Once you find the line with "Monday, February 10, 1958" in the data that follows, repeat it and every line after it exactly, through the line with "Gogol's Inspector is".
[DATA FOR ANALYSIS Boundary: Start]
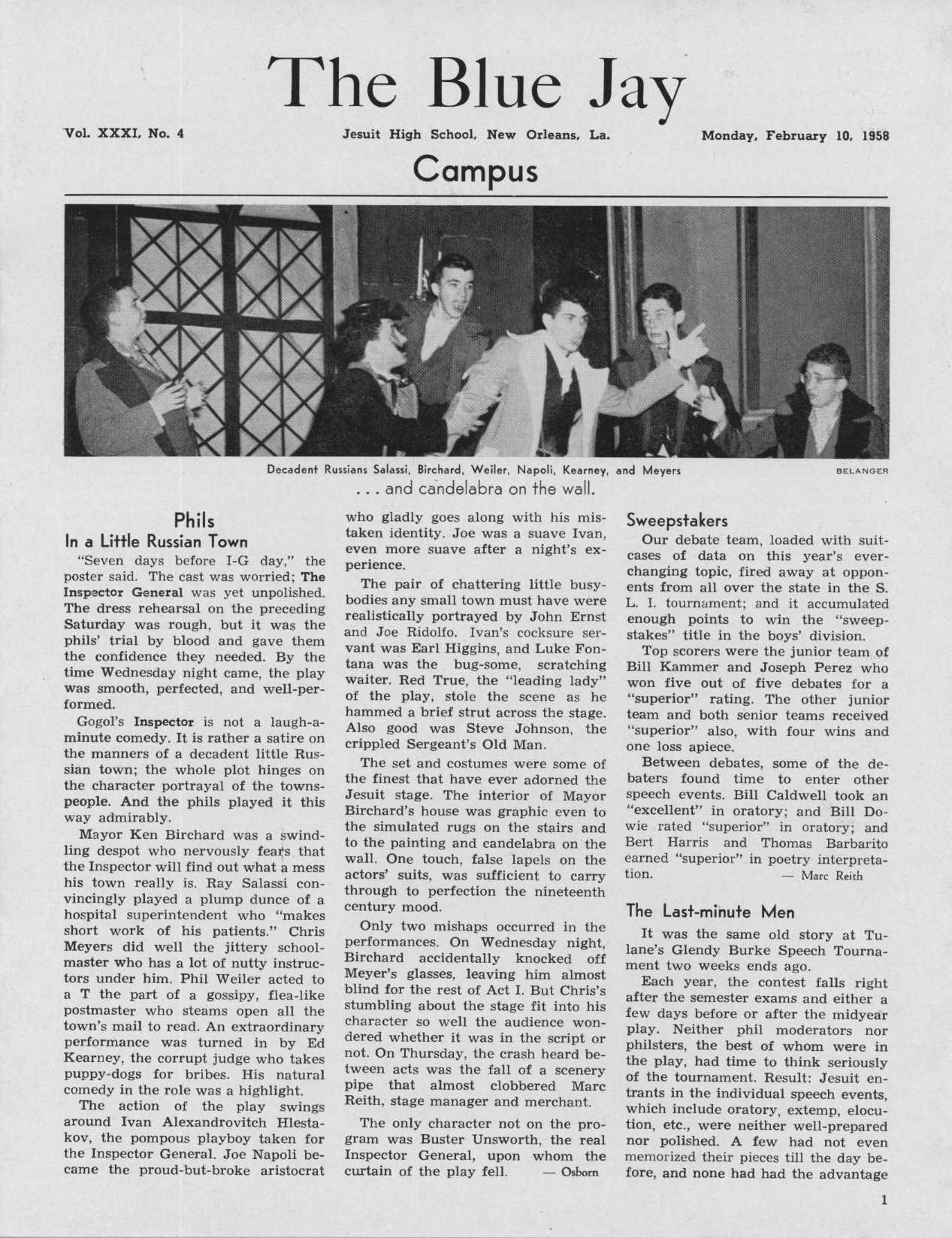 The Blue Jay

Vol. XXXI, No. 4

Jesuit High School, New Orleans, La.

Monday, February 10, 1958

Campus

Decadent Russians Salassi, Birchard, Weiler, Napoli, Kearney, and Meyers

BELANGER

. . . and candelabra on the wall.

Phils
In a Little Russian Town

"Seven days before I-G day," the poster said. The cast was worried; The Inspector General was yet unpolished. The dress rehearsal on the preceding Saturday was rough, but it was the phils' trial by blood and gave them the confidence they needed. By the time Wednesday night came, the play was smooth, perfected, and well-performed.

Gogol's Inspector is not a laugh-a-minute comedy. It is rather a satire on the manners of a decadent little Russian town; the whole plot hinges on the character portrayal of the townspeople. And the phils played it this way admirably.

Mayor Ken Birchard was a swindling despot who nervously fears that the Inspector will find out what a mess his town really is. Ray Salassi convincingly played a plump dunce of a hospital superintendent who "makes short work of his patients." Chris Meyers did well the jittery schoolmaster who has a lot of nutty instructors under him. Phil Weiler acted to a T the part of a gossipy, flea-like postmaster who steams open all the town's mail to read. An extraordinary performance was turned in by Ed Kearney, the corrupt judge who takes puppy-dogs for bribes. His natural comedy in the role was a highlight.

The action of the play swings around Ivan Alexandrovitch Hlestakov, the pompous playboy taken for the Inspector General. Joe Napoli became the proud-but-broke aristocrat who gladly goes along with his mistaken identity. Joe was a suave Ivan, even more suave after a night's experience.

The pair of chattering little busybodies any small town must have were realistically portrayed by John Ernst and Joe Ridolfo. Ivan's cocksure servant was Earl Higgins, and Luke Fontana was the bug-some, scratching waiter. Red True, the "leading lady" of the play, stole the scene as he hammed a brief strut across the stage. Also good was Steve Johnson, the crippled Sergeant's Old Man.

The set and costumes were some of the finest that have ever adorned the Jesuit stage. The interior of Mayor Birchard's house was graphic even to the simulated rugs on the stairs and to the painting and candelabra on the wall. One touch, false lapels on the actors' suits, was sufficient to carry through to perfection the nineteenth century mood.

Only two mishaps occurred in the performances. On Wednesday night, Birchard accidentally knocked off Meyer's glasses, leaving him almost blind for the rest of Act I. But Chris's stumbling about the stage fit into his character so well the audience wondered whether it was in the script or not. On Thursday, the crash heard between acts was the fall of a scenery pipe that almost clobbered Marc Reith, stage manager and merchant.

The only character not on the program was Buster Unsworth, the real Inspector General, upon whom the curtain of the play fell. — Osborn

Sweepstakers

Our debate team, loaded with suitcases of data on this year's ever-changing topic, fired away at opponents from all over the state in the S. L. I. tournament; and it accumulated enough points to win the "sweepstakes" title in the boys' division.

Top scorers were the junior team of Bill Kammer and Joseph Perez who won five out of five debates for a "superior" rating. The other junior team and both senior teams received "superior" also, with four wins and one loss apiece.

Between debates, some of the debaters found time to enter other speech events. Bill Caldwell took an "excellent" in oratory; and Bill Dowie rated "superior" in oratory; and Bert Harris and Thomas Barbarito earned "superior" in poetry interpretation. — Marc Reith

The Last-minute Men

It was the same old story at Tulane's Glendy Burke Speech Tournament two weeks ends ago.

Each year, the contest falls right after the semester exams and either a few days before or after the midyear play. Neither phil moderators nor philsters, the best of whom were in the play, had time to think seriously of the tournament. Result: Jesuit entrants in the individual speech events, which include oratory, extemp, elocution, etc., were neither well-prepared nor polished. A few had not even memorized their pieces till the day before, and none had had the advantage

1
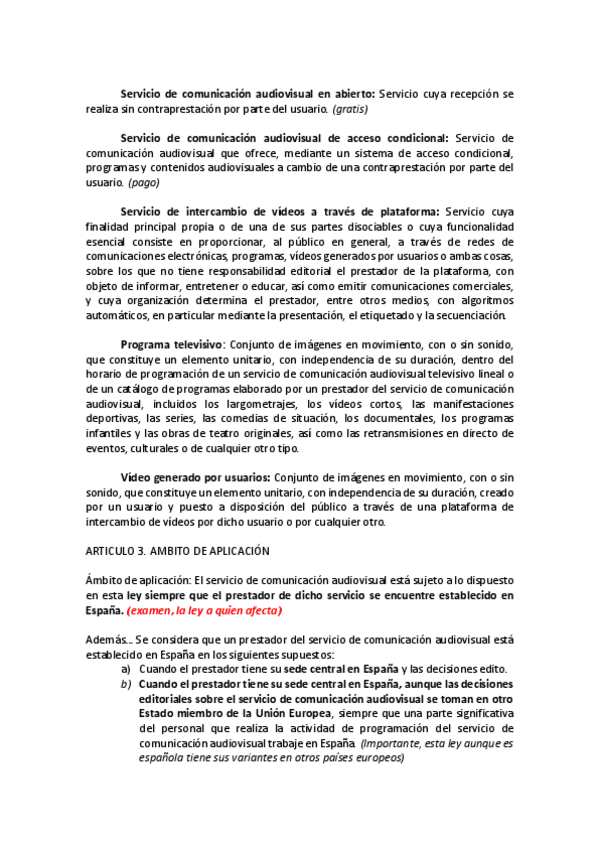 Servicio de comunicación audiovisual en abierto: Servicio cuya recepción se realiza sin contraprestación por parte del usuario. (gratis)

Servicio de comunicación audiovisual de acceso condicional: Servicio de comunicación audiovisual que ofrece, mediante un sistema de acceso condicional, programas y contenidos audiovisuales a cambio de una contraprestación por parte del usuario. (pago)

Servicio de intercambio de vídeos a través de plataforma: Servicio cuya finalidad principal propia o de una de sus partes disociables o cuya funcionalidad esencial consiste en proporcionar, al público en general, a través de redes de comunicaciones electrónicas, programas, vídeos generados por usuarios o ambas cosas, sobre los que no tiene responsabilidad editorial el prestador de la plataforma, con objeto de informar, entretener o educar, así como emitir comunicaciones comerciales, y cuya organización determina el prestador, entre otros medios, con algoritmos automáticos, en particular mediante la presentación, el etiquetado y la secuenciación.

Programa televisivo: Conjunto de imágenes en movimiento, con o sin sonido, que constituye un elemento unitario, con independencia de su duración, dentro del horario de programación de un servicio de comunicación audiovisual televisivo lineal o de un catálogo de programas elaborado por un prestador del servicio de comunicación audiovisual, incluidos los largometrajes, los vídeos cortos, las manifestaciones deportivas, las series, las comedias de situación, los documentales, los programas infantiles y las obras de teatro originales, así como las retransmisiones en directo de eventos, culturales o de cualquier otro tipo.

Vídeo generado por usuarios: Conjunto de imágenes en movimiento, con o sin sonido, que constituye un elemento unitario, con independencia de su duración, creado por un usuario y puesto a disposición del público a través de una plataforma de intercambio de vídeos por dicho usuario o por cualquier otro.

ARTICULO 3. AMBITO DE APLICACIÓN

Ámbito de aplicación: El servicio de comunicación audiovisual está sujeto a lo dispuesto en esta ley siempre que el prestador de dicho servicio se encuentre establecido en España. (examen, la ley a quien afecta)

Además... Se considera que un prestador del servicio de comunicación audiovisual está establecido en España en los siguientes supuestos:
a) Cuando el prestador tiene su sede central en España y las decisiones edito.
b) Cuando el prestador tiene su sede central en España, aunque las decisiones editoriales sobre el servicio de comunicación audiovisual se toman en otro Estado miembro de la Unión Europea, siempre que una parte significativa del personal que realiza la actividad de programación del servicio de comunicación audiovisual trabaje en España. (Importante, esta ley aunque es española tiene sus variantes en otros países europeos)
[DATA FOR ANALYSIS Boundary: End]
#### [OUTPUT OF THE TASK]
Monday, February 10, 1958

Campus

Decadent Russians Salassi, Birchard, Weiler, Napoli, Kearney, and Meyers

BELANGER

. . . and candelabra on the wall.

Phils
In a Little Russian Town

"Seven days before I-G day," the poster said. The cast was worried; The Inspector General was yet unpolished. The dress rehearsal on the preceding Saturday was rough, but it was the phils' trial by blood and gave them the confidence they needed. By the time Wednesday night came, the play was smooth, perfected, and well-performed.

Gogol's Inspector is not a laugh-a-minute comedy. It is rather a satire on the manners of a decadent little Russian town; the whole plot hinges on the character portrayal of the townspeople. And the phils played it this way admirably.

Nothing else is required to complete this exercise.